Segment Start: Listed entries

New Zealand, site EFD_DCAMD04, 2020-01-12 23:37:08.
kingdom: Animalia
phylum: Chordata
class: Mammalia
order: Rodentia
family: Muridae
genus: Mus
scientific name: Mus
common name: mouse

Segment End: Listed entries

■ **Task statement**:
Print all the data exactly as shown above.

■ **Reply to the exercise**:
New Zealand, site EFD_DCAMD04, 2020-01-12 23:37:08.
kingdom: Animalia
phylum: Chordata
class: Mammalia
order: Rodentia
family: Muridae
genus: Mus
scientific name: Mus
common name: mouse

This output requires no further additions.